Earlier this month, Malala Yousafzai celebrated her 18th birthday.
You might be thinking, sure I knew that already! Or maybe you’re thinking… who the heck is Malala?!
Malala Yousafzai is the girl who was shot in the head by the Taliban, as she set off home from school one day in 2012. She was just 15 years old.
At that age she had already become an international activist & campaigner for children’s right to education. Writing an anonymous blog for the BBC, starring in a New York Times documentary, and appearing in schools & communities across Pakistan encouraging girls to go to school – defying Taliban Law in the region. The Taliban recognised the influence Malala & her father were having in Pakistan, and sought to brutally shut them up. As she boarded her school bus one day, a man jumped on requesting Malala – and shot her 3 times.
Fortunately the 3 bullets failed to do their job, and Malala was transferred to the UK for intensive rehabilitation. She has since grown to become an international inspiration. Last year she became the youngest person to be awarded the Nobel Prize, symbolically sharing the Peace Prize with Kailash Satyarthi, an activist from India.

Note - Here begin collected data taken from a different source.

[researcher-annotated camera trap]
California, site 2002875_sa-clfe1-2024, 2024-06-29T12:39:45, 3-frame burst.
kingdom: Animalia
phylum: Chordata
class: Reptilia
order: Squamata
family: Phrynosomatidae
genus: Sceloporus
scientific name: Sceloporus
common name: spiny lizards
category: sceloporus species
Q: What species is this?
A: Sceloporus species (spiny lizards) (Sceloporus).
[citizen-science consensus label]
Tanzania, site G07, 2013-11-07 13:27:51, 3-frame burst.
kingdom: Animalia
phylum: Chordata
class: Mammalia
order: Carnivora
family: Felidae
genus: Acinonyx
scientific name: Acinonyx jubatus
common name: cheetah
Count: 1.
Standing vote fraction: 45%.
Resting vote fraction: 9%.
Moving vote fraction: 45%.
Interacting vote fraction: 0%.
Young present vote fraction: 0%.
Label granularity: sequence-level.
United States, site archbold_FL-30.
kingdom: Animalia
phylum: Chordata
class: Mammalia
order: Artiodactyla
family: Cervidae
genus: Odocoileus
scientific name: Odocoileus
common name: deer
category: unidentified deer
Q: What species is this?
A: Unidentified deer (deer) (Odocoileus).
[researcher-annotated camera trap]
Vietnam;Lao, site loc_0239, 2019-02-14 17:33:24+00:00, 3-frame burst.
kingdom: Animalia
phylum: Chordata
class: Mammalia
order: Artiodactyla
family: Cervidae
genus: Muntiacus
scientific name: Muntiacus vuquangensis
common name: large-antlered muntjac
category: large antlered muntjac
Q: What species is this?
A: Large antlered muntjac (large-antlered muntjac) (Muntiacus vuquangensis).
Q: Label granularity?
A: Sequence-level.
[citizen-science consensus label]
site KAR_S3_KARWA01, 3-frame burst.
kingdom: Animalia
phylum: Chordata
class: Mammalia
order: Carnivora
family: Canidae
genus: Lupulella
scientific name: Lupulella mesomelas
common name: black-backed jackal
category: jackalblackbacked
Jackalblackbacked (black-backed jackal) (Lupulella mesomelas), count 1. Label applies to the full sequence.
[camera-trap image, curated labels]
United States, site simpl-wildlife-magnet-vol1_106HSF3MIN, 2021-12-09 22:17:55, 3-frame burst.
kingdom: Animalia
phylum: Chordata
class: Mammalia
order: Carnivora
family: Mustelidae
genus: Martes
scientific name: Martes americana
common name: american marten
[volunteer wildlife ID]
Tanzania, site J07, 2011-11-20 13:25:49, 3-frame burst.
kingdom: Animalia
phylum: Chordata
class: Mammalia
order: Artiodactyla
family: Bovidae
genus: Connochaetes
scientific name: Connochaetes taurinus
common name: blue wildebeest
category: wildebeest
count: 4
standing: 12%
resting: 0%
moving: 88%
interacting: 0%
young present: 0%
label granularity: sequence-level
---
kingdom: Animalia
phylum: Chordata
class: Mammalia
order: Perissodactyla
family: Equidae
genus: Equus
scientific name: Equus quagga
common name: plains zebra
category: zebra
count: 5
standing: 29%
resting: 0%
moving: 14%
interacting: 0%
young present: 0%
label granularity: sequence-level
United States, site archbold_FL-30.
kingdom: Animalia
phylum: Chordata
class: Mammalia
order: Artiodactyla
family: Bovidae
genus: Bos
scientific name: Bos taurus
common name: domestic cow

Her biography, I Am Malala, is available online and in all good bookstores. It is well worth a read! You would almost forget that this is a teenage girl, as she speaks with a wisdom of someone many times her age. She is quietly determined in everything that she does, with a vision that reaches far beyond the narrow minded chaos that has racked her country.
She continues to tirelessly campaign for human rights, in the hope that one day all children across the globe can achieve 12 years of education. Her current campaign is titled #BooksNotBullets, encouraging global leaders & governments to spend less on war campaigns & divert more funds into education.
You can get involved by taking a selfie with your favourite book & posting it to social media with the hashtag #BooksNotBullets.